Emmanuel Kabengela wa Kalonji s’est intéressé aux faiblesses constatées depuis la mise en œuvre de cet accord, et a mis un accent particulier sur les questions de l’armée. On notera à l’occasion, l’extension de l’activisme des groupes armés ( Katanga, territoire de Masisi, situation sécuritaire volatile en province orientale avec la FRPU, les Maï-Maï, situation qui entraîne un drame humanitaire).

Il a toutefois déploré le retard très préjudiciable dans la mise en œuvre de la réforme de l’armée et des services de sécurité, surtout dans l’accompagnement de la Monusco.

Ces interventions, comme il faudrait le souligner ont abouti à une série de recommandations.
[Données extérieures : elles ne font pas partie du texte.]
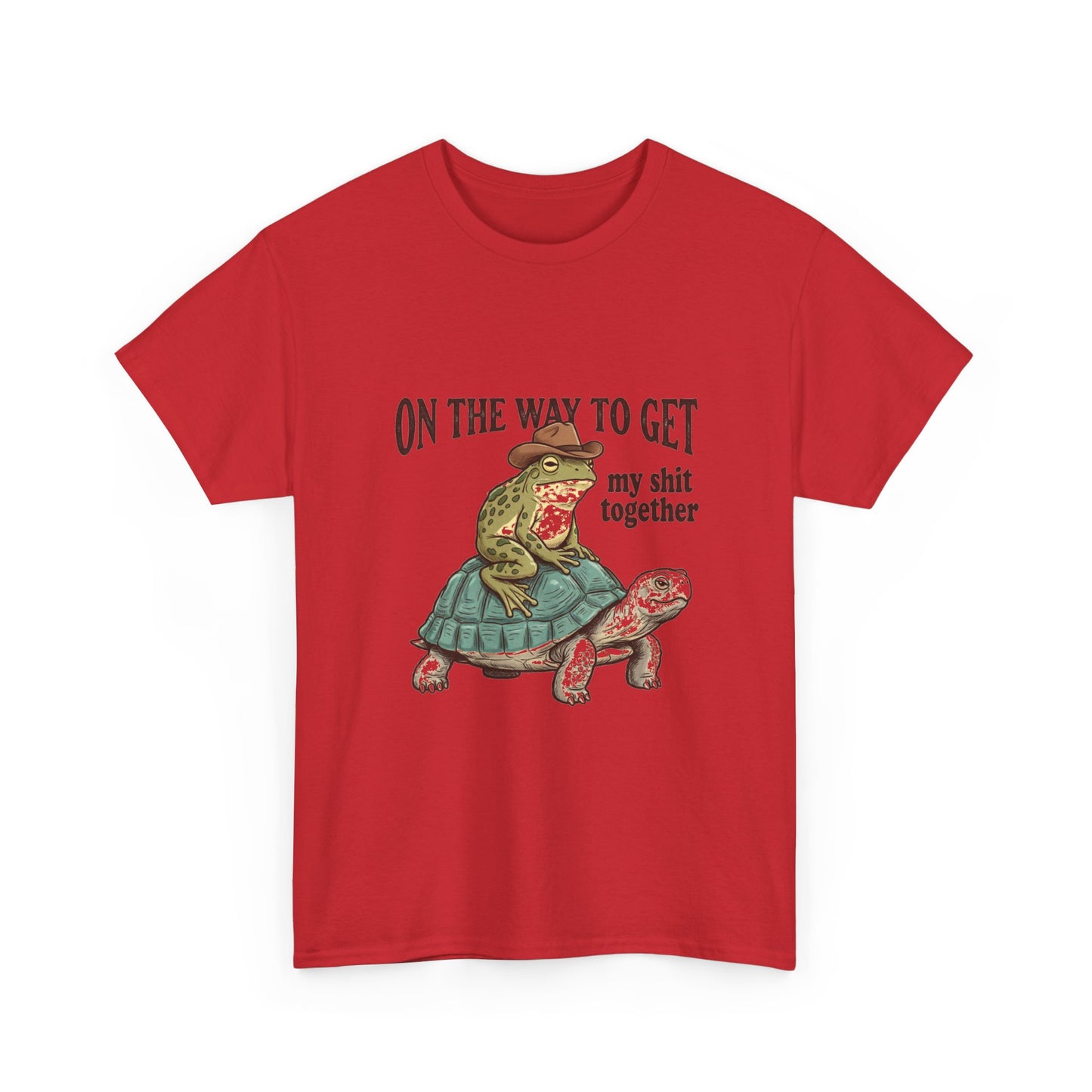 T-Shirt — “On the Way to Get My Shit Together” Funny Turtle Graphic Tee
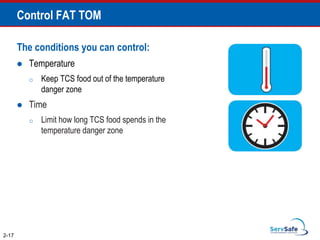 Control FAT TOM
The conditions you can control:
 Temperature
o Keep TCS food out of the temperature
danger zone
 Time
o Limit how long TCS food spends in the
temperature danger zone
2-17
 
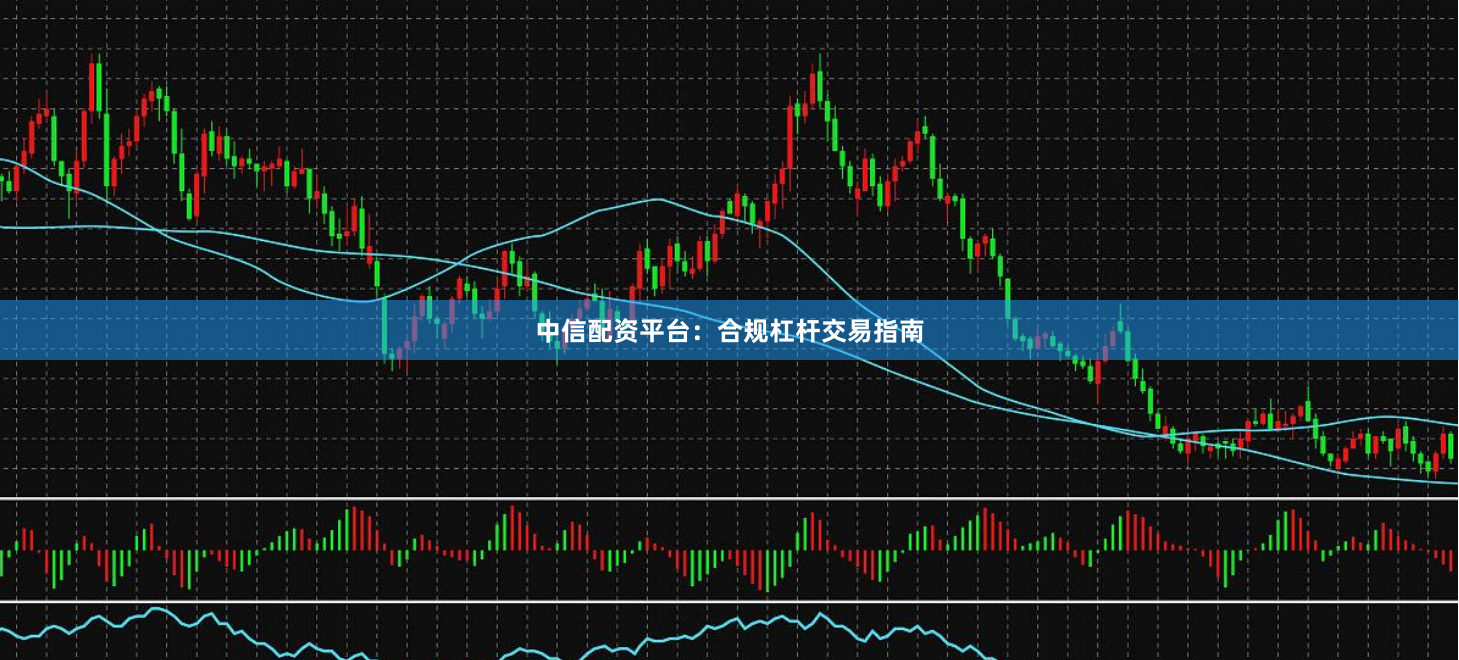 中信配资平台：合规杠杆交易指南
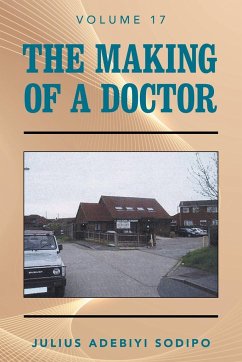 The Making of a Doctor - Sodipo, Julius Adebiyi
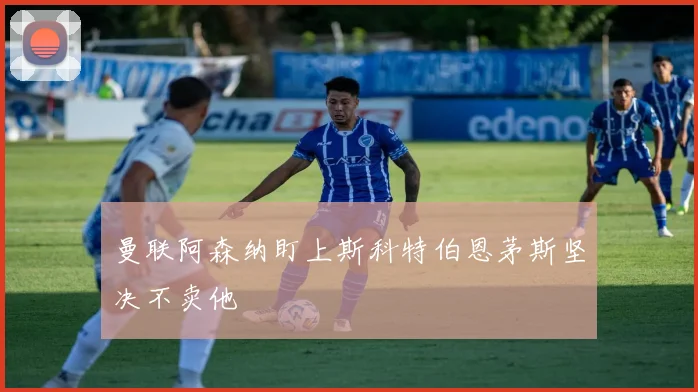 曼联阿森纳盯上斯科特伯恩茅斯坚决不卖他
Au gouvernement de la RDC, il a été recommandé entre autres d’accélérer la réforme de l’armée,  de mettre sur pied un mécanisme de lutte et de suivi contre le trafic illicite des ressources naturelles. Le groupe de travail a invité les Etats de la région, de poursuivre et déférer aux demandes d’extradition de toutes les personnes sur qui pèsent des soupçons de crimes internationaux, et de mettre sur pied un mécanisme de contrôle du trafic d’armes et de munitions.

A la Monusco, les associations de la société civile ont recommandé d’accompagner la réforme de l’armée et de participer à l’éradication de l’exploitation des ressources naturelles.

A la CIRGL et la SADC, il  été demandé d’accompagner la RDC dans le vetting des forces armées, de la PNC, pour que les services de sécurité et des renseignements de la RDC, cessent d’être le bastion de l’impunité et une cité de refuge  pour les auteurs des crimes imprescriptibles et autres violations massives des droits de l’homme.

Signalons que d’autres panélistes, le président de l’ACAJ, Sylvain Lumu de la Ligue des électeurs, Nick Elebe de l’Osisa, le directeur exécutif de la VSV, pour ne citer que ceux-là, étaient également présents à cette présentation de rapport clôturée par un jeu de questions-réponses.                                                                                                                                 J.R.T.